Kerouac's seminal work On the Road only recently received a star-studded adaptation from Brazilian filmmaker Walter Salles 18 months ago, and now many of the same characters, or at least their fictional proxies, will feature in Polish's movie. The German actor Jean-Marc Barr (Breaking the Waves, Dogville) will play Kerouac, with Australian Radha Mitchell (Finding Neverland, The Crazies) as Carolyn Cassady, Josh Lucas (Red Dog, Stealth) as her wandering husband Neale, and Anthony Edwards (Miracle Mile, television's ER) as fellow writer Lawrence Ferlinghetti, whose cabin at the titular coastal locale Kerouac repeatedly visited.
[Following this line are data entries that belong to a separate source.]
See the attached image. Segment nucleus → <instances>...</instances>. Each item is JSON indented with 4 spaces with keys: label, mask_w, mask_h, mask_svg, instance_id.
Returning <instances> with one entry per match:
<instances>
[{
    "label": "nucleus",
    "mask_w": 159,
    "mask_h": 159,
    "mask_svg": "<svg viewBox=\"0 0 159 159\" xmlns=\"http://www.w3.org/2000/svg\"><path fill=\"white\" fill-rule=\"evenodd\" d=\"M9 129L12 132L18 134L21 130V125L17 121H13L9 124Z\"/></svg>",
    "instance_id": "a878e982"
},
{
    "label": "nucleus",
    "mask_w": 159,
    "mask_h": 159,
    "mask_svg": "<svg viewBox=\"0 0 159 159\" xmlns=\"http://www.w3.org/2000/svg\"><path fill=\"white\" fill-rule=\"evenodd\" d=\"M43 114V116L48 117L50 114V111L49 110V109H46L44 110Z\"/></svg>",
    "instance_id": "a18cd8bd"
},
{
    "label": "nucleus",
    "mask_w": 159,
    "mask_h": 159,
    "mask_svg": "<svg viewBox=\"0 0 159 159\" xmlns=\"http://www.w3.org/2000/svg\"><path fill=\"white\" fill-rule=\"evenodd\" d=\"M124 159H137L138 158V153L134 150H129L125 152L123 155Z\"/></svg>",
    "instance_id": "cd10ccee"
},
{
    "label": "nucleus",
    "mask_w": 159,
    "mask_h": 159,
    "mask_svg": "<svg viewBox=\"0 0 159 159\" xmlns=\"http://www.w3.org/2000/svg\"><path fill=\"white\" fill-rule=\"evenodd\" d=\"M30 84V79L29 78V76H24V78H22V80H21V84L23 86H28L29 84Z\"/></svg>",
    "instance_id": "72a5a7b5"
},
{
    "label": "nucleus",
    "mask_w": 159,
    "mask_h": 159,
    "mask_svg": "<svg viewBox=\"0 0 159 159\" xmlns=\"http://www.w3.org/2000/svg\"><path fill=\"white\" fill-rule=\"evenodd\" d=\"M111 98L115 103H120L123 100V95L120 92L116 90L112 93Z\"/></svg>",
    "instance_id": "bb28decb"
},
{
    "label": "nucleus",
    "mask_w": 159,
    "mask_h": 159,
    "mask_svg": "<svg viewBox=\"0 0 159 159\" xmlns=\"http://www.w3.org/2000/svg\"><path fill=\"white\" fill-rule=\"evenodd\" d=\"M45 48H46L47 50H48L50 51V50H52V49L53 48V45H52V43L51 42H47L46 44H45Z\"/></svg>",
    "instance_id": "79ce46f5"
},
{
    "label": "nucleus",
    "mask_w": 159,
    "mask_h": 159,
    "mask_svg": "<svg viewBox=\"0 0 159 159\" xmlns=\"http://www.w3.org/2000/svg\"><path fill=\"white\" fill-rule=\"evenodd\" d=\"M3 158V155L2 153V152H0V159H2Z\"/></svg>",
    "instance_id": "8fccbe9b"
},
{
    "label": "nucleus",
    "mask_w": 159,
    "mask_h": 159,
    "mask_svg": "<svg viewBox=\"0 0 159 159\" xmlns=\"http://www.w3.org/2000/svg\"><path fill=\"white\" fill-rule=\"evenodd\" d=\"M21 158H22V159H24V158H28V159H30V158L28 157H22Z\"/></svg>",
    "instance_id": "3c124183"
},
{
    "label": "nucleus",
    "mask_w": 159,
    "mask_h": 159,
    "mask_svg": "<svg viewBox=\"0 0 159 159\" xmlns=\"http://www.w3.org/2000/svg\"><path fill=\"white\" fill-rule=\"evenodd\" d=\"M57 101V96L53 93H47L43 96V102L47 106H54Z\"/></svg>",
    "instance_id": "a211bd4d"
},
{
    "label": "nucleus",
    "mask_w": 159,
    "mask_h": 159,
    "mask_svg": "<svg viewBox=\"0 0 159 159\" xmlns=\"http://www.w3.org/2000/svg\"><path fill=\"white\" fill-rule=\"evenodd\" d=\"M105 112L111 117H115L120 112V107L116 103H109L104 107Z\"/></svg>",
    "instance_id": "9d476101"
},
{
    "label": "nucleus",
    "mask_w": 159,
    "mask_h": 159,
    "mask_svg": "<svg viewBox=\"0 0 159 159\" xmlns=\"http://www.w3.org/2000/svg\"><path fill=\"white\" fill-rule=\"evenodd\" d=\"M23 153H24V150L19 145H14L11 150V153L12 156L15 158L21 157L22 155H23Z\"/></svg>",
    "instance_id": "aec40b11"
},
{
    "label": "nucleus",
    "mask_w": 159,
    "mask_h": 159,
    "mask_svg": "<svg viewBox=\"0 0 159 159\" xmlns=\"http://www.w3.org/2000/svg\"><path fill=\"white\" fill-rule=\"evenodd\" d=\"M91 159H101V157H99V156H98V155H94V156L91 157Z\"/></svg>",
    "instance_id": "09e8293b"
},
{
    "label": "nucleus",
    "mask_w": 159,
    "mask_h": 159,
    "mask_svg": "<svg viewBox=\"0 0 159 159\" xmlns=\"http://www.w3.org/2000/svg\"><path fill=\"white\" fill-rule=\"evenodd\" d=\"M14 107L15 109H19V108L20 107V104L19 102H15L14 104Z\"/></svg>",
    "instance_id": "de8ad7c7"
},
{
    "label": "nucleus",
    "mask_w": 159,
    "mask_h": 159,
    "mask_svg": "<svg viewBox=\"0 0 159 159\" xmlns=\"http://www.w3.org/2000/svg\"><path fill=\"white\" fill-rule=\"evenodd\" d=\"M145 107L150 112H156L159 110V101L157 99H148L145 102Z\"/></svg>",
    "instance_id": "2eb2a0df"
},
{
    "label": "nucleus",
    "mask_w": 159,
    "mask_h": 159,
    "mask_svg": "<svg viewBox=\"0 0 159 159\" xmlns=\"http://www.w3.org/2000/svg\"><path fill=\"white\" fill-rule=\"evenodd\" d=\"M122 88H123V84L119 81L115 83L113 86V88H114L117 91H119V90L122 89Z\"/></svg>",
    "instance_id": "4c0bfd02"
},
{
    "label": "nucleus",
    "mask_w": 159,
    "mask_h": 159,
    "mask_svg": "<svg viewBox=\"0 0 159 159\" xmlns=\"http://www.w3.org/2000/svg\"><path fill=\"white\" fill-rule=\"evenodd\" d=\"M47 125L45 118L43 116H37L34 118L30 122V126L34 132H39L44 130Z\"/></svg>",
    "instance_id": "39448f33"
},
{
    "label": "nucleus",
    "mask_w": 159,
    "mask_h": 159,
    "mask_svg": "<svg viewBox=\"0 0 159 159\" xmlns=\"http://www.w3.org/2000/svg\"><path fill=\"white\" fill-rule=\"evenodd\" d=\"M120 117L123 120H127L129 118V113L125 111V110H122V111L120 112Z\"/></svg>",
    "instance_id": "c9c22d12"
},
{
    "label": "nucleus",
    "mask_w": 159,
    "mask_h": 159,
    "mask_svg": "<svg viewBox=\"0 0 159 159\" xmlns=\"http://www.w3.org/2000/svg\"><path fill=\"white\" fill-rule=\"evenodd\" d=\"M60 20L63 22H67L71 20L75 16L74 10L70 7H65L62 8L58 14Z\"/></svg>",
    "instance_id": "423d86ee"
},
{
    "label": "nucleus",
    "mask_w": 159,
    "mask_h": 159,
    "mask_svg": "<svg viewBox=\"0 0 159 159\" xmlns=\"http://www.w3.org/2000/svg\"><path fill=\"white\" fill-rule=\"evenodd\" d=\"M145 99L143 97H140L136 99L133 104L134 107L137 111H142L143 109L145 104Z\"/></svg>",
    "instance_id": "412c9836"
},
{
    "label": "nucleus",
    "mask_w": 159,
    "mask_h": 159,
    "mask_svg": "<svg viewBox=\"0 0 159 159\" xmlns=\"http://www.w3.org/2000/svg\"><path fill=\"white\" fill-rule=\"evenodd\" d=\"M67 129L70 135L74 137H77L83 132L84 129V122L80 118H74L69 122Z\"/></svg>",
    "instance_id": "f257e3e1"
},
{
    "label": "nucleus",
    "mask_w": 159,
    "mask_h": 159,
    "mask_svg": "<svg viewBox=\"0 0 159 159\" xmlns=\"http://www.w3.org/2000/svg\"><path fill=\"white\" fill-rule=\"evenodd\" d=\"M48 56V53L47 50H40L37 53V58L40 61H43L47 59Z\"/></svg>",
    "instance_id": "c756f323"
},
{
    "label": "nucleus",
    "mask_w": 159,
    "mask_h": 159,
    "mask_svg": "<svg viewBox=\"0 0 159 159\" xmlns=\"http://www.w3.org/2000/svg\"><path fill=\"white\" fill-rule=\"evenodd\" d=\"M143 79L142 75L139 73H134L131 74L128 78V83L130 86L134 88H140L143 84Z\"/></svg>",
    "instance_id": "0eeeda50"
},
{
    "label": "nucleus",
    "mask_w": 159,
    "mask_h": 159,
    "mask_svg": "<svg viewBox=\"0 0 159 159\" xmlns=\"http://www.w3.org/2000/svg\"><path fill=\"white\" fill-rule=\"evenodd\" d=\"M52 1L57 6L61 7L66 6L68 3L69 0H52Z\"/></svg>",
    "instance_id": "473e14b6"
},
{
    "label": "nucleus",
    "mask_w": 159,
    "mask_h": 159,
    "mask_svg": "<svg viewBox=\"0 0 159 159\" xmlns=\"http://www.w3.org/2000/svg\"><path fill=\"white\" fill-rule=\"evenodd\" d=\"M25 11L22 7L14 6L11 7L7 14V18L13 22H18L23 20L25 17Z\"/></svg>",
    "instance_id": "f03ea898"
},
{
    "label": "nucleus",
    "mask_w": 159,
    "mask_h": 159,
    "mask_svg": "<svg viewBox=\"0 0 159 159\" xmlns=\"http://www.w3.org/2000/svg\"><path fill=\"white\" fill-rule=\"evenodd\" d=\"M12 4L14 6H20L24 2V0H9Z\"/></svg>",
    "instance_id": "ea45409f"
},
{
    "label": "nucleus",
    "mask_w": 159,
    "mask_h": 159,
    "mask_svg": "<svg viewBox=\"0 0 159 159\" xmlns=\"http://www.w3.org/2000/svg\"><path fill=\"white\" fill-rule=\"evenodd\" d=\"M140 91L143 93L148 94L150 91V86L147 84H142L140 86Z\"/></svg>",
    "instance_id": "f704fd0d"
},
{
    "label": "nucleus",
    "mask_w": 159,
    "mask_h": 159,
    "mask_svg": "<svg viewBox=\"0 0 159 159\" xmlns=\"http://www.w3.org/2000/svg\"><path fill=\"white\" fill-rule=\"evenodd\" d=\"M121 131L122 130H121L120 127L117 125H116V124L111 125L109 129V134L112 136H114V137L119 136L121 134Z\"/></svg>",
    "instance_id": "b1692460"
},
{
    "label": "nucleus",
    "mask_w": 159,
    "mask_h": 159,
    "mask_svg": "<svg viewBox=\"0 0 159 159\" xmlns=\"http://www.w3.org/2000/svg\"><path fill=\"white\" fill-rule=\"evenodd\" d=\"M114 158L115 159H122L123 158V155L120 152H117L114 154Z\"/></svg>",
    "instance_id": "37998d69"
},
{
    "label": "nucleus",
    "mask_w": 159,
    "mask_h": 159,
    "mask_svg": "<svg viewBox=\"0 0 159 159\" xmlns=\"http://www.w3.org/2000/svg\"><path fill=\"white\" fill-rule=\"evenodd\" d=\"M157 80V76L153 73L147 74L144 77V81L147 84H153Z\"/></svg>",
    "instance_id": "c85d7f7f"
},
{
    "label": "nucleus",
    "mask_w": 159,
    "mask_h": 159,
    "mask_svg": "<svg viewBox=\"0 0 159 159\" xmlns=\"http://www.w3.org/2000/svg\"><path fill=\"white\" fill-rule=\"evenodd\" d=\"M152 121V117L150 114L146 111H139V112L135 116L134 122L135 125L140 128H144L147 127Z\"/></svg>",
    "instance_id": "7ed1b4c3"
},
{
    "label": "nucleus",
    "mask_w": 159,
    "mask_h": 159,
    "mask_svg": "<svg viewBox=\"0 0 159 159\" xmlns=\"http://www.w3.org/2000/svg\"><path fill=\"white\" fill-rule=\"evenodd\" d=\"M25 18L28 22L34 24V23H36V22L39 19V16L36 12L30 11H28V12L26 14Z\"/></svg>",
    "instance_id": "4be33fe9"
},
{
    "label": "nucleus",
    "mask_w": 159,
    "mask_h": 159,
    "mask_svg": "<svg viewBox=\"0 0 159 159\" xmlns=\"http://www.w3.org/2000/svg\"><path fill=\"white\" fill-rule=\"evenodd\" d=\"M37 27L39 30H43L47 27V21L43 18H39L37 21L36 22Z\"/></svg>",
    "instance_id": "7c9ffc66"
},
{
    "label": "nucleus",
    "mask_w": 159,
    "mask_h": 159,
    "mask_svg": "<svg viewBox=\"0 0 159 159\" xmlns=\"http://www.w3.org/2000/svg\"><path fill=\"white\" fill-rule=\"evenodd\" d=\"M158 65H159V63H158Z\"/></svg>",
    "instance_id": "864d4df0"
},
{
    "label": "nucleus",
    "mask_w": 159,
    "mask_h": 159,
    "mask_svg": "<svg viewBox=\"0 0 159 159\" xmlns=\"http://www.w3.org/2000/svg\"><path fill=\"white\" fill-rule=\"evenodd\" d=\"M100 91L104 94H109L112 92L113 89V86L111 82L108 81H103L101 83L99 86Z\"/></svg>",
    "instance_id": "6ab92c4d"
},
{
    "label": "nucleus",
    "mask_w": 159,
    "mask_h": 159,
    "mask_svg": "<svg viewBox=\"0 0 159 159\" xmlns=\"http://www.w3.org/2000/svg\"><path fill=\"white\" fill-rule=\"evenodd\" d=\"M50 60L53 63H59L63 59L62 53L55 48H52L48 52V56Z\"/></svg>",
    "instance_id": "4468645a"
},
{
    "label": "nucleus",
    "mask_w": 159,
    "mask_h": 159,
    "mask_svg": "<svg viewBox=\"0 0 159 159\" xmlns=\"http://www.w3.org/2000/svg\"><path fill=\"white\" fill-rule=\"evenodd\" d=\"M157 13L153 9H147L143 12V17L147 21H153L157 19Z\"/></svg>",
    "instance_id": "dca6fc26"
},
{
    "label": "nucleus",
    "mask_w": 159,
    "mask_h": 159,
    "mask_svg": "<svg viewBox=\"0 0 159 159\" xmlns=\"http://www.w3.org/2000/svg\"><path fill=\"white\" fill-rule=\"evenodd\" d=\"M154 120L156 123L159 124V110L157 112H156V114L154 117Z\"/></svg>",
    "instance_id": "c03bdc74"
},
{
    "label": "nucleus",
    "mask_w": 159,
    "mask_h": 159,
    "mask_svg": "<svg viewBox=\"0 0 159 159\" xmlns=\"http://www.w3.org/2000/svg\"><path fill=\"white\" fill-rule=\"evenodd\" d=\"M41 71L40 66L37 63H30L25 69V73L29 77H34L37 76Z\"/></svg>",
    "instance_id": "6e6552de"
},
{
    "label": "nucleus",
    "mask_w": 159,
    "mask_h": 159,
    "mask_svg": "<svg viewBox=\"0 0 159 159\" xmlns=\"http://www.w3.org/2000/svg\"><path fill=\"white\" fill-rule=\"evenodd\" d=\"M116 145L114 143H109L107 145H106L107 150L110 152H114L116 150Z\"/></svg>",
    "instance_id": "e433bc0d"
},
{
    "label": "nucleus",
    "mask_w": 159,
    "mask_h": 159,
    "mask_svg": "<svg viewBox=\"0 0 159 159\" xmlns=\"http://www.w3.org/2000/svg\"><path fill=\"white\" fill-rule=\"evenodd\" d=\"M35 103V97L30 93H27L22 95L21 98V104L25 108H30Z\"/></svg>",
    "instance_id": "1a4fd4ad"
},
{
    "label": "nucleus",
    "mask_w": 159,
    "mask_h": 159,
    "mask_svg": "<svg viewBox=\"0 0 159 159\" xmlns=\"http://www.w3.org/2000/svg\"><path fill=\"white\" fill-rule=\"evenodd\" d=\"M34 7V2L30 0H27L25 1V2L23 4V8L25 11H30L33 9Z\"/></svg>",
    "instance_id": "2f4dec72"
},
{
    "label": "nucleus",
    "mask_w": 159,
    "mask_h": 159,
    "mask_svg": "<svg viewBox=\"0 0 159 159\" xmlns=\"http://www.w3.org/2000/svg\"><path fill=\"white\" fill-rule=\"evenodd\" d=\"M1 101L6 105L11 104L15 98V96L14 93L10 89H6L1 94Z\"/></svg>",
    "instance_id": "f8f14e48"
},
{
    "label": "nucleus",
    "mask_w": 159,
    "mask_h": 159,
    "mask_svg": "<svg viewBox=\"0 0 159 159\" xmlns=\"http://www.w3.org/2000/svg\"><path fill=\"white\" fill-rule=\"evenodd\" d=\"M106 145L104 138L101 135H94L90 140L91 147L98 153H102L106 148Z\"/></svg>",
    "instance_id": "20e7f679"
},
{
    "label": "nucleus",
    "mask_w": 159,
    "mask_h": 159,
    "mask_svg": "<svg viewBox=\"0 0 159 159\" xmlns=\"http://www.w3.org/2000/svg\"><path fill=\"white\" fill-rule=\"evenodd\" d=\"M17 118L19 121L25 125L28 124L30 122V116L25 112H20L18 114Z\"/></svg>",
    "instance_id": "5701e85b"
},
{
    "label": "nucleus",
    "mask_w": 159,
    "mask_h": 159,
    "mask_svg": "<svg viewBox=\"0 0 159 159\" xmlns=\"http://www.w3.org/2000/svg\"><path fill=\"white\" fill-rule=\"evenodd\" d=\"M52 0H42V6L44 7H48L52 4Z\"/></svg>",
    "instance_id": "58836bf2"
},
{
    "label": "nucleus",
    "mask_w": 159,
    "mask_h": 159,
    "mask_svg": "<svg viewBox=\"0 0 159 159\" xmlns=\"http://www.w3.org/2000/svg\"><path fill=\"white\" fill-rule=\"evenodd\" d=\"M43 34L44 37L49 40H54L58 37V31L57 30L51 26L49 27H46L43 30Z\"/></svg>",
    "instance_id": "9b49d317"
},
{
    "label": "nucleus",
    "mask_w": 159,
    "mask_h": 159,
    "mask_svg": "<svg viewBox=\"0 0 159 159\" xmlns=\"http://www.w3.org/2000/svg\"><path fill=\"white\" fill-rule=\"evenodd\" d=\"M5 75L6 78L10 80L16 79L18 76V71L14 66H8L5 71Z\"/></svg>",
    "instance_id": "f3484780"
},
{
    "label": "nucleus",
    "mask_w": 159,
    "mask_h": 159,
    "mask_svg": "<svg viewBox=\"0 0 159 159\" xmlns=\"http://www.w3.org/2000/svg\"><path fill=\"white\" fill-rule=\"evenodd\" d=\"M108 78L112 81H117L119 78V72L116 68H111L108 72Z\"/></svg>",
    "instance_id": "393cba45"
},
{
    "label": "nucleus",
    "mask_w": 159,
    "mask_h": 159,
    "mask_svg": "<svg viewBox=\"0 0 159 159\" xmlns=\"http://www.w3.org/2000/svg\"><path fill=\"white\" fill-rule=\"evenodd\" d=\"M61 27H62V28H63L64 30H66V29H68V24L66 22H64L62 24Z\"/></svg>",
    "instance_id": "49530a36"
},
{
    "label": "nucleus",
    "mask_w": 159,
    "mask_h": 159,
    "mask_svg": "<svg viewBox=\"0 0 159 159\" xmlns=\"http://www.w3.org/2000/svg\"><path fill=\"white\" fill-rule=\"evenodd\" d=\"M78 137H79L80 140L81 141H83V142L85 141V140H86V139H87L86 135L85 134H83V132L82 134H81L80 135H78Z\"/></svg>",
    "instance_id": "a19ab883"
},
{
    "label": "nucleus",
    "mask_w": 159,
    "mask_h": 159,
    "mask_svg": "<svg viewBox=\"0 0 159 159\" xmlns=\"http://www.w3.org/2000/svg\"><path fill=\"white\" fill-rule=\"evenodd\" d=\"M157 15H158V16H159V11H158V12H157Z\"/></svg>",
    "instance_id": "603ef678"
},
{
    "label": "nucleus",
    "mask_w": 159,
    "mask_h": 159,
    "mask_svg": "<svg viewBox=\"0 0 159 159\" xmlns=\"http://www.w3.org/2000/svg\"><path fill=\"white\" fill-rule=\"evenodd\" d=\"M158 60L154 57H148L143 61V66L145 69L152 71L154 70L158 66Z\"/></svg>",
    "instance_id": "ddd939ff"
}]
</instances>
McKellen mixes it up again

It's easy to forget that before he became the grand old man of the blockbuster, starring in The Lord of the Rings trilogy, the X-Men trilogy and now The Hobbit trilogy, Sir Ian McKellen was a celebrated stage actor and an intriguing presence in often unexpected movies (from Michael Mann's The Keep to The Last Action Hero). His latest non-trilogy role is playing an elderly and somewhat unreliable Sherlock Holmes in an adaptation of the novel A Slight Trick of the Mind, which will be directed by Bill Condon, who previously worked with McKellen on the impeccable Gods and Monsters.

In brief

Katie Holmes (Batman Begins) and Taylor Swift (Valentine's Day, some pretty great pop songs) have joined the cast of Phil Noyce's The Giver, the latest dystopic young adult novel adaptation (and aren't they working well aside from The Hunger Games) that already stars Jeff Bridges (True Grit) and Meryl Streep (The Devil Wears Prada); Jennifer Lawrence (Silver Linings Playbook) will cameo in the Dumb and Dumber sequel as a young version of a character played by Kathleen Turner. If Lawrence wants a challenge she should check out Turner in Lawrence Kasdan's Body Heat.

Gentleman Jackman
Having somewhat disappointed admirers of District 9 with his recent futuristic action flick Elysium, South African filmmaker Neill Blomkamp is pushing ahead with his third feature, Chappie. Based on a 2003 short of his Tetra Vaal, which was about robots designed and built to assist police in impoverished countries, the film will feature regular Blomkamp collaborator Sharlto Copley as the voice of a robot, Dev Patel (Slumdog Millionaire), South African hip-hop duo Die Antwoord and now, it appears, Australian star Hugh Jackman, who has also reportedly committed to playing circus impresario P.T. Barnum in The Greatest Show on Earth.